■ Work instructions: Among the records that follow, find the line with "They tested multiple" and the line with "RetinaFace achieves the". Set down those lines and all lines between them exactly, without adding anything.

■ Data for processing:

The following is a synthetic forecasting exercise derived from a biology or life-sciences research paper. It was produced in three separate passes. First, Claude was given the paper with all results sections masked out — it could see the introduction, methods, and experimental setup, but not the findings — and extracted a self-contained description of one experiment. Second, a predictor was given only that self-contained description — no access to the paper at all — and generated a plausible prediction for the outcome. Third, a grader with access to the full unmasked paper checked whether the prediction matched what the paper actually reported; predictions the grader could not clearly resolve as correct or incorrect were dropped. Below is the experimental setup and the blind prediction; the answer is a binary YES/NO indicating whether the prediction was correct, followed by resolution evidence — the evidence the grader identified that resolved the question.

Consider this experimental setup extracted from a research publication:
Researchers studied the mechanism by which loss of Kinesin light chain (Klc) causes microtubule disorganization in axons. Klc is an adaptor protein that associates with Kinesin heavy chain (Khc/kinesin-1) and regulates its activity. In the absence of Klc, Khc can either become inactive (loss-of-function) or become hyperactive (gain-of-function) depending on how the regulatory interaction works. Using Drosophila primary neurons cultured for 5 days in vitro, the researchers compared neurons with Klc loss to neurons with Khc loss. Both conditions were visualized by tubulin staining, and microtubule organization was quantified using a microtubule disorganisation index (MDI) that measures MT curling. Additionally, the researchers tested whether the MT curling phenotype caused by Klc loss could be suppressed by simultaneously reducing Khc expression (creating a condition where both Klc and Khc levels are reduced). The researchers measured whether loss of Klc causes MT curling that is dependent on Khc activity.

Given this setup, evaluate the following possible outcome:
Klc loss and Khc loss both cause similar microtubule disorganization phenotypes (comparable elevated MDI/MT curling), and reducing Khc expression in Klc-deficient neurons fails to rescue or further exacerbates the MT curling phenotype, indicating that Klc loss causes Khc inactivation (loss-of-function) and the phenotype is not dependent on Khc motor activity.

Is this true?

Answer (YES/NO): NO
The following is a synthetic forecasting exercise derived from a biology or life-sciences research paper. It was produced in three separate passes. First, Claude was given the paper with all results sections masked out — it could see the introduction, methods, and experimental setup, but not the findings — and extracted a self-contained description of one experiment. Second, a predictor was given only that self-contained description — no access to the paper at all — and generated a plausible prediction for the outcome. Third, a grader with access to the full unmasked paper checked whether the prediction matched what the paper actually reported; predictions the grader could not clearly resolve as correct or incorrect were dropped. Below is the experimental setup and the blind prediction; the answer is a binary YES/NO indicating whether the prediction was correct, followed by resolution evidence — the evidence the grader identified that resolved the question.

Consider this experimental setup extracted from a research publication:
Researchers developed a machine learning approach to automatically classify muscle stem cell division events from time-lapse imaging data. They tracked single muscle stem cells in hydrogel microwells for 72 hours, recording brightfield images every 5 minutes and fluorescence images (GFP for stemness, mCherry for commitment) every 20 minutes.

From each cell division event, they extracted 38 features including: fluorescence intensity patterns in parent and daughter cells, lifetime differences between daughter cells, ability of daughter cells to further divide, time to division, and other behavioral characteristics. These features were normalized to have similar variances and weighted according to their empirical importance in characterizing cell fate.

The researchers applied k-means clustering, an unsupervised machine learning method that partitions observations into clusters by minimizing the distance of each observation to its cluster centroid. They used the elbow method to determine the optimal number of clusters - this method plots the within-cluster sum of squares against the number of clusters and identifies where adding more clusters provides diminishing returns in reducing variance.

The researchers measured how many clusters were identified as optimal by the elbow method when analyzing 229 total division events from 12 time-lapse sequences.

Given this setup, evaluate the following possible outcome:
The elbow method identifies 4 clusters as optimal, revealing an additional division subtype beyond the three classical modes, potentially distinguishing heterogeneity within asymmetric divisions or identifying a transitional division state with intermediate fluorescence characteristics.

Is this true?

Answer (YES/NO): NO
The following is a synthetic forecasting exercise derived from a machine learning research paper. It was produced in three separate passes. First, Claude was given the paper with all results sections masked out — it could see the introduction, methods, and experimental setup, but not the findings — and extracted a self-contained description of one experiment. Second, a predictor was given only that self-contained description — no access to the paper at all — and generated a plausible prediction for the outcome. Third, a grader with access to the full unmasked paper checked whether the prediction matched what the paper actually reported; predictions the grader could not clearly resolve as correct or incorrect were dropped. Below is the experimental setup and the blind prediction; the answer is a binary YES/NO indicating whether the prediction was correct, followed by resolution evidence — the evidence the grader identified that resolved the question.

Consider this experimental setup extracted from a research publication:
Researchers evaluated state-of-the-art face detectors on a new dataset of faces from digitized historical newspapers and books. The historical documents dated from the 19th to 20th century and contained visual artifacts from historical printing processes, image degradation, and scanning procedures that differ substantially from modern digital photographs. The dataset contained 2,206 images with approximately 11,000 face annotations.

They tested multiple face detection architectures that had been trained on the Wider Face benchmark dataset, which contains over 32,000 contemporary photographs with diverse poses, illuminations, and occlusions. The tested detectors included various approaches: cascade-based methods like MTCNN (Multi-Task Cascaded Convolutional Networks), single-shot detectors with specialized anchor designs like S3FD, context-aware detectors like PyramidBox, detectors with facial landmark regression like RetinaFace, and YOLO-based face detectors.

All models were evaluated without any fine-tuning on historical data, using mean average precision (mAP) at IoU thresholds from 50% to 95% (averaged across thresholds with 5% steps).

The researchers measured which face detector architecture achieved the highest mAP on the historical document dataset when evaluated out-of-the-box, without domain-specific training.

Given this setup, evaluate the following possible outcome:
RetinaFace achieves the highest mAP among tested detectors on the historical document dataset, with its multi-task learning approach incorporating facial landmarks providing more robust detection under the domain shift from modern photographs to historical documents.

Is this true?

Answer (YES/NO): NO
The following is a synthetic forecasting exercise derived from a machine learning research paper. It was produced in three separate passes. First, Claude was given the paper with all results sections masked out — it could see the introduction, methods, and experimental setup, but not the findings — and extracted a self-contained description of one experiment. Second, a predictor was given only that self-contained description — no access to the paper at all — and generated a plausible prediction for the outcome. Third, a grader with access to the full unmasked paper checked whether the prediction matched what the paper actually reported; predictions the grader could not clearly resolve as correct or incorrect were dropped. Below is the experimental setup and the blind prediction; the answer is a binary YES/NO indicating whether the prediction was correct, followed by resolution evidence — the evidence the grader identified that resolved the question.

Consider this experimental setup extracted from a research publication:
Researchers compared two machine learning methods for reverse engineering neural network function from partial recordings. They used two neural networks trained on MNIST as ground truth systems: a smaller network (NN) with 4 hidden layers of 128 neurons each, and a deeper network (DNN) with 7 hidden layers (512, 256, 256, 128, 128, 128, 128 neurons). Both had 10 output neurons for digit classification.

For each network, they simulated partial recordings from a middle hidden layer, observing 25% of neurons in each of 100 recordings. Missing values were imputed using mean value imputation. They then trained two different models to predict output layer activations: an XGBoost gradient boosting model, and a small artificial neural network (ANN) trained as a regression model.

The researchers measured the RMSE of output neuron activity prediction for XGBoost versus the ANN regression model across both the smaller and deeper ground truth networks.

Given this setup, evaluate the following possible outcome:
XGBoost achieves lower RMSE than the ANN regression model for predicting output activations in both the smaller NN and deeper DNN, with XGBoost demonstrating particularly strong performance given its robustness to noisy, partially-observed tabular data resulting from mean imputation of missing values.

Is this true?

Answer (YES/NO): NO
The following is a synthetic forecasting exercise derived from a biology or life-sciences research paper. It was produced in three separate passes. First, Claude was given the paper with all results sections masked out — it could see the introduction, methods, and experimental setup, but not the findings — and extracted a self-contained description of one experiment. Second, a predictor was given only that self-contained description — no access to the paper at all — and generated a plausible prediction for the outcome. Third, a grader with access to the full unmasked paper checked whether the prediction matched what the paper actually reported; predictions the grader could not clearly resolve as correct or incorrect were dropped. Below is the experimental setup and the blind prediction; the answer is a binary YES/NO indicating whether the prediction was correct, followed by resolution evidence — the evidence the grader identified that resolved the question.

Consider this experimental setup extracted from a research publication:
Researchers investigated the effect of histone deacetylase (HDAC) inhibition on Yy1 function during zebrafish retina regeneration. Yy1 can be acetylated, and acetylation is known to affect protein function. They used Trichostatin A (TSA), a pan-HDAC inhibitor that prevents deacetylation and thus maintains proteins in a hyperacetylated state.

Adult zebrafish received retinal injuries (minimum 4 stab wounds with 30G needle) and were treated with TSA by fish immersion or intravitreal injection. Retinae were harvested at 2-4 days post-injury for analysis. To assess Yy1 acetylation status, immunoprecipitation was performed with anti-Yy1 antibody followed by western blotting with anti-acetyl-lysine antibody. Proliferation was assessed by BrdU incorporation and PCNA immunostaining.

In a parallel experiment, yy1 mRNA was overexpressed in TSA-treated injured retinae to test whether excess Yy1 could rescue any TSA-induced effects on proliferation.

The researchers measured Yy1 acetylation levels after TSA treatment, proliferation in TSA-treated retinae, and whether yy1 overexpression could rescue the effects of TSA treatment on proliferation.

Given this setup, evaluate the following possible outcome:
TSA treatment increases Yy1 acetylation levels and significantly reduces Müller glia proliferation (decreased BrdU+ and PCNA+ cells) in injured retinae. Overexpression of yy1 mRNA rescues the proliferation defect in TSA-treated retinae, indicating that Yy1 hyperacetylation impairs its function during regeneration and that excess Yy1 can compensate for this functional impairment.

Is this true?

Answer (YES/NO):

■ Exercise solution:
They tested multiple face detection architectures that had been trained on the Wider Face benchmark dataset, which contains over 32,000 contemporary photographs with diverse poses, illuminations, and occlusions. The tested detectors included various approaches: cascade-based methods like MTCNN (Multi-Task Cascaded Convolutional Networks), single-shot detectors with specialized anchor designs like S3FD, context-aware detectors like PyramidBox, detectors with facial landmark regression like RetinaFace, and YOLO-based face detectors.

All models were evaluated without any fine-tuning on historical data, using mean average precision (mAP) at IoU thresholds from 50% to 95% (averaged across thresholds with 5% steps).

The researchers measured which face detector architecture achieved the highest mAP on the historical document dataset when evaluated out-of-the-box, without domain-specific training.

Given this setup, evaluate the following possible outcome:
RetinaFace achieves the highest mAP among tested detectors on the historical document dataset, with its multi-task learning approach incorporating facial landmarks providing more robust detection under the domain shift from modern photographs to historical documents.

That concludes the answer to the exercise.